▸ PROVIDED DATA:
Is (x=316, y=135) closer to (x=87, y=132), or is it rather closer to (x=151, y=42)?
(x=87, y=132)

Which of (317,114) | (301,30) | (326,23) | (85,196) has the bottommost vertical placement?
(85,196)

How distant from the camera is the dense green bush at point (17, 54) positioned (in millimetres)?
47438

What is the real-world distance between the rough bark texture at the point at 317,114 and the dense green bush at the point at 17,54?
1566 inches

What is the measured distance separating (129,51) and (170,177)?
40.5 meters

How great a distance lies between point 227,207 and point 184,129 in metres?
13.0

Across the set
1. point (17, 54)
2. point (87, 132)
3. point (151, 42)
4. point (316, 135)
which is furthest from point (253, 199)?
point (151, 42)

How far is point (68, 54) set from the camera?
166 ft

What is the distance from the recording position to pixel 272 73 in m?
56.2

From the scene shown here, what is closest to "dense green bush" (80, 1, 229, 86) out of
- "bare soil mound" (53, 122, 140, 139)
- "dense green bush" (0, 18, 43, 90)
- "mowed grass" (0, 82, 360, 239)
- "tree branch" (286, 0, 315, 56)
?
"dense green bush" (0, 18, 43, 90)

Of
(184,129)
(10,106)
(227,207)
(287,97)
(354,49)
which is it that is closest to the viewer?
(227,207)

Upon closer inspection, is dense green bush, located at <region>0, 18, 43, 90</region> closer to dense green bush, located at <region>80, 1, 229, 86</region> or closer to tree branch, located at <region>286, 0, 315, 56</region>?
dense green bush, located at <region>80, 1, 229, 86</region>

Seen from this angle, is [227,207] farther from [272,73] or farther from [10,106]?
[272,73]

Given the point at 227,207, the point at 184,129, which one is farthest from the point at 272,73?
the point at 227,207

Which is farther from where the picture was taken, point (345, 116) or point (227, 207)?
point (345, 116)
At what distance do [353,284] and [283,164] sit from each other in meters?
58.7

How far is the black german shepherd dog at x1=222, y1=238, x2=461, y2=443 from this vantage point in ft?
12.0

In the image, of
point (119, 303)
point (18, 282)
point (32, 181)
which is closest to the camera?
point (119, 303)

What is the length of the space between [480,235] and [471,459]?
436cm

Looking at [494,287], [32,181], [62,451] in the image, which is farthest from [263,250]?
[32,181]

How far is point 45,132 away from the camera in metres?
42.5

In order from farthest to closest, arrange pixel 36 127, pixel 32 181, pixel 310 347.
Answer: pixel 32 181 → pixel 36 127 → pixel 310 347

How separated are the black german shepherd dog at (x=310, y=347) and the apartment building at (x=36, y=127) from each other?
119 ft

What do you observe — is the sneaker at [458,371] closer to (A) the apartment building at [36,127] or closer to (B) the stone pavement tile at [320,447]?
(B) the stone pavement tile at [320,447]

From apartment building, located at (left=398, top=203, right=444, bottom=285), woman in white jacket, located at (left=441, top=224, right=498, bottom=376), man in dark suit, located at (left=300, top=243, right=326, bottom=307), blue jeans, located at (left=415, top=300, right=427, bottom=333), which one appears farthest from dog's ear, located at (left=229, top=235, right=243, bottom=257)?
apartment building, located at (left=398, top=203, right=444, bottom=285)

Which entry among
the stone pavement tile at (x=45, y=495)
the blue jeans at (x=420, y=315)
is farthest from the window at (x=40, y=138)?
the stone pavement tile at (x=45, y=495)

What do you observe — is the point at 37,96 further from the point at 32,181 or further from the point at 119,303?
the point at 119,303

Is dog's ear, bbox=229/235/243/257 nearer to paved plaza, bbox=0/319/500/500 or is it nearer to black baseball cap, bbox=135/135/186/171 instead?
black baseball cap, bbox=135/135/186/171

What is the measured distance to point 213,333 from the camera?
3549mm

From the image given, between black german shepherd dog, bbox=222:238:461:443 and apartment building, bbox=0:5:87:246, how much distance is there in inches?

==

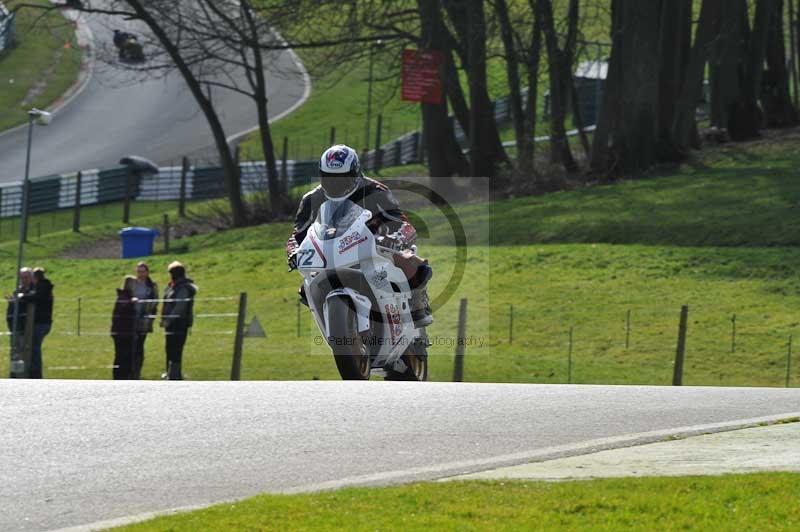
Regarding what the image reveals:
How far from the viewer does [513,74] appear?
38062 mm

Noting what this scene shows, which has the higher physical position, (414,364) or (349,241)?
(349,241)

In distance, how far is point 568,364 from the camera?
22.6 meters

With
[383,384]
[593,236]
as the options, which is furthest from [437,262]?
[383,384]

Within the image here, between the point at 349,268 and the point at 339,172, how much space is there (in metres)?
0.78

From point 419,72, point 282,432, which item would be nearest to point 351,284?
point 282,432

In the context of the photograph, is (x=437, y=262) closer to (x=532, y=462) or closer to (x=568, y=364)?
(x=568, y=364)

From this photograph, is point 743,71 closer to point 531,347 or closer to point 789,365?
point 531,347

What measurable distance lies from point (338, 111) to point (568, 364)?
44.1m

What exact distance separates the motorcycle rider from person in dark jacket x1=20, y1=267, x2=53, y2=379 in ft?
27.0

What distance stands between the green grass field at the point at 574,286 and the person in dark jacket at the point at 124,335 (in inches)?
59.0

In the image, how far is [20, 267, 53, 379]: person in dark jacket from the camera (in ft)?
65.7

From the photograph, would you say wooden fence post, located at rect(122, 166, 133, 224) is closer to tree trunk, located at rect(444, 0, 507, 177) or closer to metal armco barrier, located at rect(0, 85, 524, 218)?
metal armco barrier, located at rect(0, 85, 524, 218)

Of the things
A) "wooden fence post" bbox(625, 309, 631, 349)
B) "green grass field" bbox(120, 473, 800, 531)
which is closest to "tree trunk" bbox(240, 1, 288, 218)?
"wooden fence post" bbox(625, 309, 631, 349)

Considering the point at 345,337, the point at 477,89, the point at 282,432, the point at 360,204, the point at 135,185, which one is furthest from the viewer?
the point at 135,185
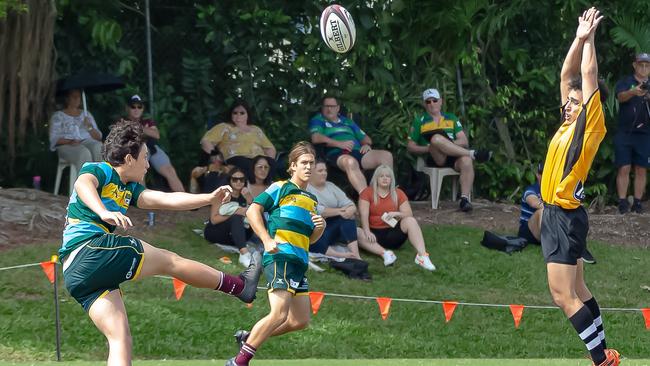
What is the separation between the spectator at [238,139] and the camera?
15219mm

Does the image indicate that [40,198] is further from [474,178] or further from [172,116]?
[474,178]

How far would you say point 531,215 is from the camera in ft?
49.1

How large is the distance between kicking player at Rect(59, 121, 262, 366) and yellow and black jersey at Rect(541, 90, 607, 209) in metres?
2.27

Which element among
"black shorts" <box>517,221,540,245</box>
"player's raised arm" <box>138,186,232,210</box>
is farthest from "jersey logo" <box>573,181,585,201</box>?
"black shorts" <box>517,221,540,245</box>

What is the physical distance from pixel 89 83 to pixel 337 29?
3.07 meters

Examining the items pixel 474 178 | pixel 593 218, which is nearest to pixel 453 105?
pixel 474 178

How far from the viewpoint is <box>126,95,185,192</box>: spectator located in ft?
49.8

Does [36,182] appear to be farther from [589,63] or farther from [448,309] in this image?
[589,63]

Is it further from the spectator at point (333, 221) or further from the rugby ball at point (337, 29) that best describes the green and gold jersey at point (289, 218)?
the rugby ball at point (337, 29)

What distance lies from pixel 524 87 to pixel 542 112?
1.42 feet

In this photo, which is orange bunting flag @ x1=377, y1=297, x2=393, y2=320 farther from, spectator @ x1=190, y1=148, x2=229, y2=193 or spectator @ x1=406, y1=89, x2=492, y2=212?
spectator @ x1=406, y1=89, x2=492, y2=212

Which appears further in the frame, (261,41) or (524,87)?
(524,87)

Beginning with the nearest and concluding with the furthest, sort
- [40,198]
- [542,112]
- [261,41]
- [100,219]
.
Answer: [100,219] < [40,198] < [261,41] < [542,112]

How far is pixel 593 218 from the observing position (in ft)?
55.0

▸ YOUR GOAL: Count how many lines in the data above contain the string "german", where case counts. Reply with the number alone.

▸ WORKED SOLUTION: 3